La mouche domestique, Musca domestica, partage souvent son environnement avec des espèces qui lui ressemblent au premier regard. Trois confusions reviennent régulièrement : la mouche des étables, la petite mouche de maison et la drosophile. Voici, pour chacune, le critère qui permet de trancher.

Mouche des étables, Stomoxys calcitrans

Stomoxys calcitrans se distingue par un comportement précis : elle pique. Musca domestica, la mouche domestique, ne pique jamais. C'est le seul critère qu'établit la source consultée, une plaquette technique de l'ITAVI, Institut technique de l'aviculture, publiée le 1er mars 2006. Ce document signale que Musca domestica est généralement l'espèce dominante dans les bâtiments d'élevage de volailles, mais que Stomoxys calcitrans y est également présente, aux côtés des moucherons Fannia canicularis. Aucun critère morphologique de séparation n'est décrit par cette source. Si l'insecte pique, ce n'est donc pas une mouche domestique, quelle que soit sa ressemblance générale. Confondre les deux revient à chercher un foyer de matière en décomposition alors que le problème vient d'un insecte piqueur, ce qui oriente la recherche vers le mauvais type de site.

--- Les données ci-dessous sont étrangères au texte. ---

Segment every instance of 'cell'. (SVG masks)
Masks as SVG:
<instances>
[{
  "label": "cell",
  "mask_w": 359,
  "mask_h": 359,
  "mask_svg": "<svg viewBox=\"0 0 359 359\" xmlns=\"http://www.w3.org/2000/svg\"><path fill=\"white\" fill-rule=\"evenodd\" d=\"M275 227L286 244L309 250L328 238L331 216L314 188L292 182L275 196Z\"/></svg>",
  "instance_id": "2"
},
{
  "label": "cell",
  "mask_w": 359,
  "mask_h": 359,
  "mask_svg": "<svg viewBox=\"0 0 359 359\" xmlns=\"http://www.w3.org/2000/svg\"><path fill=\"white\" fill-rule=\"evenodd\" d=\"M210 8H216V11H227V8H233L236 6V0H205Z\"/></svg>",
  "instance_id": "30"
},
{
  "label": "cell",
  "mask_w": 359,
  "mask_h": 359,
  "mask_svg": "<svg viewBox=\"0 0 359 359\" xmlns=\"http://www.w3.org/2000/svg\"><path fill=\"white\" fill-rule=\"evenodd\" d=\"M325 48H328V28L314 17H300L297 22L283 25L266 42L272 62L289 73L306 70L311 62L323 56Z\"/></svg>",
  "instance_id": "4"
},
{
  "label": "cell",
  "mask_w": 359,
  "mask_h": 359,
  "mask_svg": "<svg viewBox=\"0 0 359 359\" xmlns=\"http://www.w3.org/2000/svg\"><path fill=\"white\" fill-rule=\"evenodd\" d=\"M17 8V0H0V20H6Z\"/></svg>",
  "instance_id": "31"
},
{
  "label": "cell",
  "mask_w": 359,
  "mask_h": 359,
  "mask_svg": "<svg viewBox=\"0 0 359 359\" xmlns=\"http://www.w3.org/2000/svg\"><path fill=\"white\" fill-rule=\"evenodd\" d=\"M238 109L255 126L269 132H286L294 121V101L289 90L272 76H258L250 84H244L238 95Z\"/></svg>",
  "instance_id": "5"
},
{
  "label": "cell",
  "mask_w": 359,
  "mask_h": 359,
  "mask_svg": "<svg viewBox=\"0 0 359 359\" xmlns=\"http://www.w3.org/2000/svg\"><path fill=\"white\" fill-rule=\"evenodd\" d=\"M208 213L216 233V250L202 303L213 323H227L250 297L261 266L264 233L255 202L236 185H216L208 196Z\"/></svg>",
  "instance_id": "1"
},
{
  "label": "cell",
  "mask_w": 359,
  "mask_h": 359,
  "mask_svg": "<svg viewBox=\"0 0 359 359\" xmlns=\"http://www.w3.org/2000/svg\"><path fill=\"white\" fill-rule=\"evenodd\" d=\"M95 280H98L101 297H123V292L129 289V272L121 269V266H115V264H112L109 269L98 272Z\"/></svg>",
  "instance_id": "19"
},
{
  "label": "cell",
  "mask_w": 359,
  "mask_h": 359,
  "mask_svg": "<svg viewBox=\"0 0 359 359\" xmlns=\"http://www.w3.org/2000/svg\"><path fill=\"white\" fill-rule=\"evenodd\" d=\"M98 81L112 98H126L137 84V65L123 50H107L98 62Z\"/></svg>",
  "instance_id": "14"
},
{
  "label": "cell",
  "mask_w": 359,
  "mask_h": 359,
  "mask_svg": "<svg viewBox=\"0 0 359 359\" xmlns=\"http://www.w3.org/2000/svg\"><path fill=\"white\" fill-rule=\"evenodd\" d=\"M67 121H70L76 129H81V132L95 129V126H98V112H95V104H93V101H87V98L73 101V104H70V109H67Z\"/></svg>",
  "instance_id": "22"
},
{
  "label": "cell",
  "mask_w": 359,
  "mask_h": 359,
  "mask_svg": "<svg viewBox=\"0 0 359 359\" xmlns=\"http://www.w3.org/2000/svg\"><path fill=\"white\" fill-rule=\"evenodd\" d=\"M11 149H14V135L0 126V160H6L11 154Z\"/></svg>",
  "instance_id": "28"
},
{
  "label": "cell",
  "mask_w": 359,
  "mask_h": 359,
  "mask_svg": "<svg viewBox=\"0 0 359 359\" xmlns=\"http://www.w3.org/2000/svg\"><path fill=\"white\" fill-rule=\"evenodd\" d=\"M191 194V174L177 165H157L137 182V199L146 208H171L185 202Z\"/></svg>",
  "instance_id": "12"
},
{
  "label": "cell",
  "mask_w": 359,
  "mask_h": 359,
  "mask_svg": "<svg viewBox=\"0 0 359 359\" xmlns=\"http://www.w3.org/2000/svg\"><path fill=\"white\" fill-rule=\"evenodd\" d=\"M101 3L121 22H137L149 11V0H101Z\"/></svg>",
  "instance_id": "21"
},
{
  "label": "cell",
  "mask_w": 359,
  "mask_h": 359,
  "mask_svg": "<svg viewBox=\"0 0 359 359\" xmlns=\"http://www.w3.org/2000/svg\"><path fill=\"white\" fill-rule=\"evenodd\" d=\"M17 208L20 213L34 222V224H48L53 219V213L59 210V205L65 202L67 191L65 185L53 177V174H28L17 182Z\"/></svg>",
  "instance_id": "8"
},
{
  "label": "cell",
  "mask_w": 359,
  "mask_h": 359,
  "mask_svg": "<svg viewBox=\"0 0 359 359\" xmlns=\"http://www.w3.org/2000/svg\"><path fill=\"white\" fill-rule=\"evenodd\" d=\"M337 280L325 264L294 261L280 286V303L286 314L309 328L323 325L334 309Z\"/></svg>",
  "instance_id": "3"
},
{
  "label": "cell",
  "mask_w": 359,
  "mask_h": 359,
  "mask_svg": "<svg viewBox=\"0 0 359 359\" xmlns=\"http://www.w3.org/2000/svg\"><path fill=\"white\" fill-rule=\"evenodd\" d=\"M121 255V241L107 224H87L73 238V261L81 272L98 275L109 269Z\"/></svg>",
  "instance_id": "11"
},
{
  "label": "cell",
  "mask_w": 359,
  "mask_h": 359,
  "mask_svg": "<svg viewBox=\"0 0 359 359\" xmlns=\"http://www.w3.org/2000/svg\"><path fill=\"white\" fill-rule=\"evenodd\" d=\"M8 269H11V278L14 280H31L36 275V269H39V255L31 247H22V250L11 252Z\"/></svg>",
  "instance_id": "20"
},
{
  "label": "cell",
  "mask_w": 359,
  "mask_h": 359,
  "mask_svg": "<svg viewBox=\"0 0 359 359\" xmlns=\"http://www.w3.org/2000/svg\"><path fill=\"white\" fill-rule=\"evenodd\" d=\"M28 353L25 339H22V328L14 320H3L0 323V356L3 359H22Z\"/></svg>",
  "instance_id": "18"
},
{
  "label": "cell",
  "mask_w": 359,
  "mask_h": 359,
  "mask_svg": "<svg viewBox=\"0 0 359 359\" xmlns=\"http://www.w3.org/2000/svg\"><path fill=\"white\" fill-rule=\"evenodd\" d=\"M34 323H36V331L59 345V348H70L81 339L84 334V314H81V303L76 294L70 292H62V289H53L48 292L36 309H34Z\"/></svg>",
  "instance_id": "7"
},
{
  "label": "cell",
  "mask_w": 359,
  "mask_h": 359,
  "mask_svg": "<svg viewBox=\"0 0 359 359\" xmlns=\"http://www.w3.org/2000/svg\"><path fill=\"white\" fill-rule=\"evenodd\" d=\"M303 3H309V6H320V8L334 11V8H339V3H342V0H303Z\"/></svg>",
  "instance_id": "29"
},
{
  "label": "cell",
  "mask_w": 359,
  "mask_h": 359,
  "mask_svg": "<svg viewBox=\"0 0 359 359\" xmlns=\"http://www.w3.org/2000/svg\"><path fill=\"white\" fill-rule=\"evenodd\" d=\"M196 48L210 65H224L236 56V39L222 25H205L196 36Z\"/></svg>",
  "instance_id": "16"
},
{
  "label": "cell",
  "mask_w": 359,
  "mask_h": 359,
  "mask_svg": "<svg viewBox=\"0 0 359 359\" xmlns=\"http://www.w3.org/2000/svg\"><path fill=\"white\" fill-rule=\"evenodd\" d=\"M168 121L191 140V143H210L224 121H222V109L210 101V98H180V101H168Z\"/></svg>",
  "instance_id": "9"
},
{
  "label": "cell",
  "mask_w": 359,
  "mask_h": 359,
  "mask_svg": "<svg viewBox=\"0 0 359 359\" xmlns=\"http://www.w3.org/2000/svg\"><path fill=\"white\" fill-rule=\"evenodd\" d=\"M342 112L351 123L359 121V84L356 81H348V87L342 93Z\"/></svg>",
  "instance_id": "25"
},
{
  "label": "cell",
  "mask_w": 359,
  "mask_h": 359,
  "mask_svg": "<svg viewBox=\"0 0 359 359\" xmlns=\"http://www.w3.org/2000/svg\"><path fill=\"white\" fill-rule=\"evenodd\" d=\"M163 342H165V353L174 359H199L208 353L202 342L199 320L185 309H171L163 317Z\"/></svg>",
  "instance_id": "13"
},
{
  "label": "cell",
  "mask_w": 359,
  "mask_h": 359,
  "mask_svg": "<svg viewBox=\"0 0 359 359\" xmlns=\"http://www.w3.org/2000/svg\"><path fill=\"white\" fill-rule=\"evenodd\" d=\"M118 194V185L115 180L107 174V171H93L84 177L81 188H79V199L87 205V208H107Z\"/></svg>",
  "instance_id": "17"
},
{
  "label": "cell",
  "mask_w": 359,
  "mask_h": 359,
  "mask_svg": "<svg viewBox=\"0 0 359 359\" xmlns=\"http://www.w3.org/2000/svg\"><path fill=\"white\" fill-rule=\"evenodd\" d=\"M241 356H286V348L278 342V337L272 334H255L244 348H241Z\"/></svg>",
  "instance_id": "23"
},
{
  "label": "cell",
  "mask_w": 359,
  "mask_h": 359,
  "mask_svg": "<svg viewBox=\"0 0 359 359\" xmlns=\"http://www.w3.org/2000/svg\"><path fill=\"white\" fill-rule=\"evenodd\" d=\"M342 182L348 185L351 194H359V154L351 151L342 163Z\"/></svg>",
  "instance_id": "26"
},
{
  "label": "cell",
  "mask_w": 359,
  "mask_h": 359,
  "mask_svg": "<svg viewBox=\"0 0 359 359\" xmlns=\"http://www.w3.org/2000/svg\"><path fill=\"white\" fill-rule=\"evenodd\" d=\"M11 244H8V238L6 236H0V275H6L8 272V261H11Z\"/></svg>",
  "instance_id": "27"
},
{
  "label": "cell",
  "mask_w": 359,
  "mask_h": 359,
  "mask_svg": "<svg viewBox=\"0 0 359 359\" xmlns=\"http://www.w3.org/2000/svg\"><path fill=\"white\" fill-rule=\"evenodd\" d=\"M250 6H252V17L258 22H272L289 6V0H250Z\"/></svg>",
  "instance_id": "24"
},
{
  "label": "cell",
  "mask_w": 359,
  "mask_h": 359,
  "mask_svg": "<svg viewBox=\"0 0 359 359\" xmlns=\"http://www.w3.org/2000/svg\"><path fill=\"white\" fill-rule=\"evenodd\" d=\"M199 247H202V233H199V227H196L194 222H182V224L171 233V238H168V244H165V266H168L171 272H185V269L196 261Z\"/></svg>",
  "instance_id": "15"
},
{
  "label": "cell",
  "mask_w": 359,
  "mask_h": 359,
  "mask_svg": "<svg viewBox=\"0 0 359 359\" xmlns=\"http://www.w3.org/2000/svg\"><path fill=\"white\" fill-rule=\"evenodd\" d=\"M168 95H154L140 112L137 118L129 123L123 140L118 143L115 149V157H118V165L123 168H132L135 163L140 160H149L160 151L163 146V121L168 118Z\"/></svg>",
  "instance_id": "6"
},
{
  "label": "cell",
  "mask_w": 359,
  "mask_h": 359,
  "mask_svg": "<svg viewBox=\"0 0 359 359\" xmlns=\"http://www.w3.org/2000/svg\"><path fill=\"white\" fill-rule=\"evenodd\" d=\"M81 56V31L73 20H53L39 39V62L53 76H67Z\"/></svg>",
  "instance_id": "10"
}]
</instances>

Petite mouche de maison, Fannia canicularis

Fannia canicularis est rangée par l'ITAVI parmi les moucherons, une catégorie plus petite que la mouche domestique, présente dans les mêmes bâtiments d'élevage. Aucune source consultée ne publie de mesure en millimètres pour Musca domestica, ce chiffre ne peut donc pas servir de critère de comparaison ici. Le repère qui reste exploitable est la taille relative et le vol, plus proches du moucheron que de la mouche domestique classique. Face à un doute, mieux vaut observer l'ensemble de la population présente plutôt que chercher un chiffre précis qui n'existe pas dans les données disponibles. Traiter une population de Fannia canicularis comme s'il s'agissait uniquement de Musca domestica revient à sous-estimer la diversité des espèces réellement présentes sur le site, un point que l'ITAVI signale explicitement pour les élevages de volailles.

Drosophile, Drosophila melanogaster

Le critère qui sépare la drosophile de la mouche domestique est le lieu de développement. Drosophila melanogaster se développe sur les fruits et les liquides fermentés. Musca domestica se développe sur la matière organique en décomposition, un point établi par la plaquette de l'ITAVI à propos des larves, trois stades larvaires vermiformes, des asticots de couleur blanche à blanc crème. Aucune source primaire n'a été consultée pour la drosophile elle même dans ce référentiel, ce critère décrit donc uniquement ce qui est établi côté mouche domestique. En pratique, un foyer de petits insectes autour d'une coupe de fruits ou d'une bouteille entamée oriente vers la drosophile, tandis qu'un foyer autour d'une matière organique en décomposition oriente vers la mouche domestique. Confondre les deux revient à traiter le mauvais foyer et à laisser intact le site réel de reproduction.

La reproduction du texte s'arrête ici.